With respect to performance at altitude, a higher HVR measured at sea level has been demonstrated in some successful climbers [34,35,37]. However, HVR measurements conducted at sea-level and 5000 m indicate that a lower V_E and HVR—and thus greater ventilatory reserve (i.e., the difference between resting and maximal V_E)—coupled with optimal ventilatory efficiency are predictive of climbing success at extreme altitudes (i.e. summiting Mt. Everest or K2) in those not using supplemental oxygen [38]. These successful climbers are able to ascend to these extreme altitudes without prior maximization of their work of breathing [38]. These differing findings are dependent on the altitude at which success is considered and likely also a consequence of the altitude that HVR is measured at, and if hypoxic, the duration of hypoxia prior to measurement. Indeed, as highlighted above, HVR changes with exposure to altitude and thus comparing sea level to high altitude values is difficult, especially given alterations in afferent input [31], central integration [39] and efferent output [40] are all likely occurring. The underlying mechanisms influencing changes in HVR remain difficult to disentangle.

Hypercapnic ventilatory response at altitude

In addition to a direct influence on ventilation via central chemoreceptor stimulation, there are additional effects of PaCO₂ on the peripheral chemoreceptors, and overall changes in ventilation occur much more readily with alterations in PaCO₂ versus that of PaO₂ only.
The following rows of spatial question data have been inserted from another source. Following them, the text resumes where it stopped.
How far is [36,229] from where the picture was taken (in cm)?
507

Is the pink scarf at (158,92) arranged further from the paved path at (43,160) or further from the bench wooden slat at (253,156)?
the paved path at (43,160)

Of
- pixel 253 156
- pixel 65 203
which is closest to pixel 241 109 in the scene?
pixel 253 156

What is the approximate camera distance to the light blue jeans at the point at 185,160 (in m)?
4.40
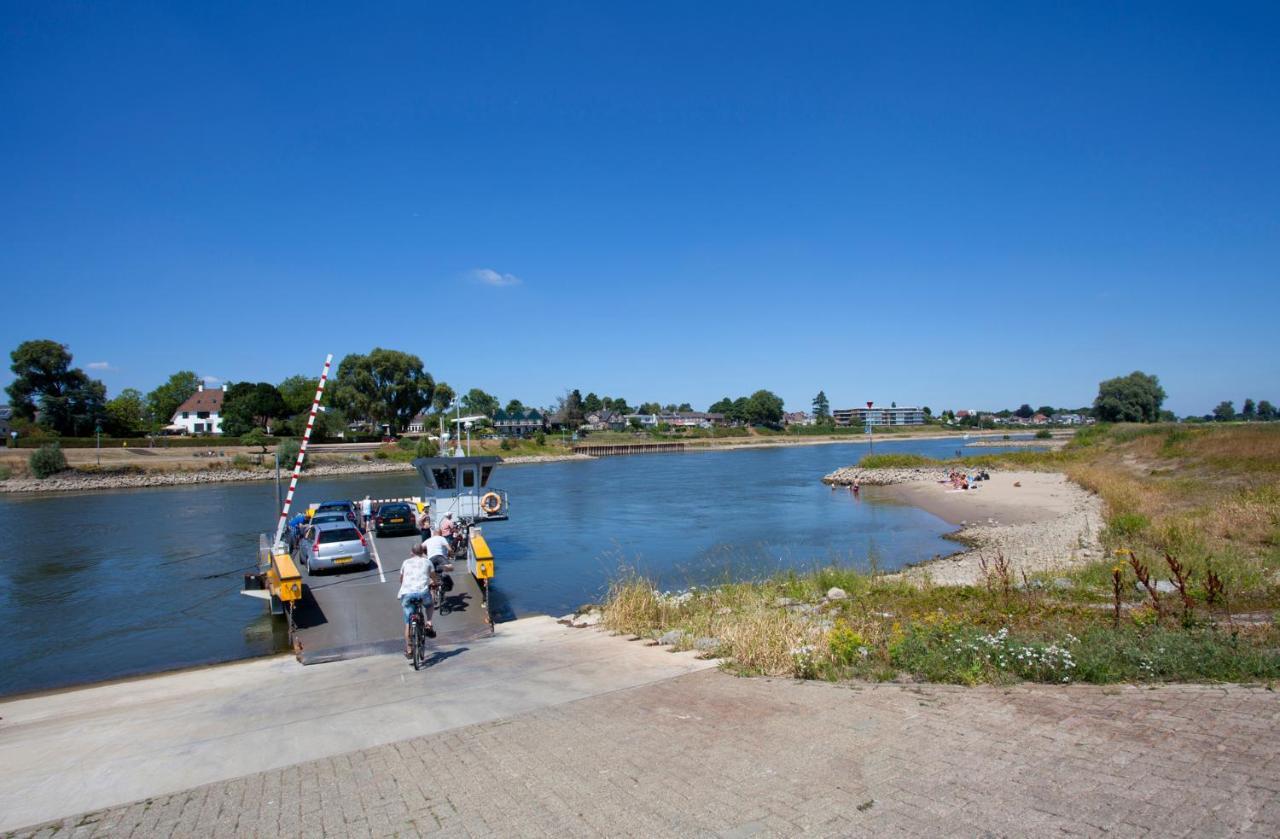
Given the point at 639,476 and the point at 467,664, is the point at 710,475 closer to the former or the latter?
the point at 639,476

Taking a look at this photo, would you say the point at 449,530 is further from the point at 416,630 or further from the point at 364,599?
the point at 416,630

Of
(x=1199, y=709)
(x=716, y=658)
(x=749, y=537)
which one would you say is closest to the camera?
(x=1199, y=709)

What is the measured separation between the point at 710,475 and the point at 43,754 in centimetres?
6474

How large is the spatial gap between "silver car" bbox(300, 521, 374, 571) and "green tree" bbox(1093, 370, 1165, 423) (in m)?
119

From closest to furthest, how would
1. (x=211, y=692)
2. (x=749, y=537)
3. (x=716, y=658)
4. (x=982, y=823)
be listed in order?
(x=982, y=823)
(x=716, y=658)
(x=211, y=692)
(x=749, y=537)

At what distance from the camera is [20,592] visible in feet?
80.9

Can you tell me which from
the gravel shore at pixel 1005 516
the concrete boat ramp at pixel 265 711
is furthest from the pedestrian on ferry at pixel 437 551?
the gravel shore at pixel 1005 516

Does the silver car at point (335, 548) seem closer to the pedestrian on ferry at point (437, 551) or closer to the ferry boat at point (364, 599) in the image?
the ferry boat at point (364, 599)

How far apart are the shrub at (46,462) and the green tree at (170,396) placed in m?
57.5

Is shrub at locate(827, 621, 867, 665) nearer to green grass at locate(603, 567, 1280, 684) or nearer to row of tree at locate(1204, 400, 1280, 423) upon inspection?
green grass at locate(603, 567, 1280, 684)

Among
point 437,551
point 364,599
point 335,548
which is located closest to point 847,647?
point 437,551

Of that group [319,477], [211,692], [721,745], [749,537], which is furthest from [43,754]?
[319,477]

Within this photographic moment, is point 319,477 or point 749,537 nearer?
point 749,537

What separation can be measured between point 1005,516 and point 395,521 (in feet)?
93.5
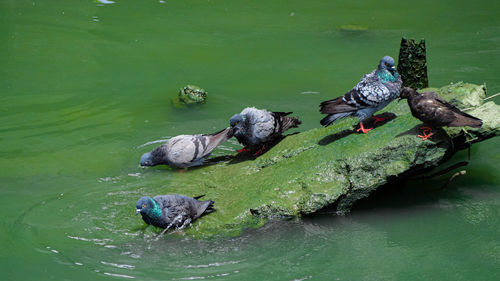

At high altitude, hyperventilation (i.e., VAH) attenuates the reduction in PaO₂ and concomitantly respiratory alkalosis occurs (as described above). Accordingly, another important response implicated in VAH is a leftward shift of the V_E-PaCO₂ relationship to lower PaCO₂ values [25, 41, 42] following a reduction in the ventilatory recruitment threshold at altitude [14]. This resetting of the hypercapnic ventilatory response (HCVR) occurs due to peripheral chemoreceptor and acid–base adjustments secondary to hypoxia and respiratory alkalosis, respectively [42]. The slope of the V_E-PaCO₂ response also becomes greater at high altitude [25, 41, 43], which may facilitate hyperventilation in the face of hypocapnia and suppressed central chemoreceptor stimulation. Importantly, measurement of the effects of central chemoreceptor sensitivity on ventilation at high altitude may be obscured by the logarithmic relationship between PaCO₂ and [H⁺] [41] (see Fig. 3). For instance, a 1 mmHg change at a PaCO₂ of 20 mmHg following metabolic compensation (i.e., decreased [HCO₃⁻]) will cause a much greater shift in pH compared to a 1 mmHg change in PaCO₂ at 40 mmHg without any metabolic compensation. Nevertheless, when V_E is indexed against [H⁺] the HCVR is still markedly augmented at altitude [43]. This latter observation indicates that intrinsic central chemoreceptor sensitivity is increased, and/or a peripheral-central chemoreceptor interaction is augmenting the V_E response to increased [H⁺] [44].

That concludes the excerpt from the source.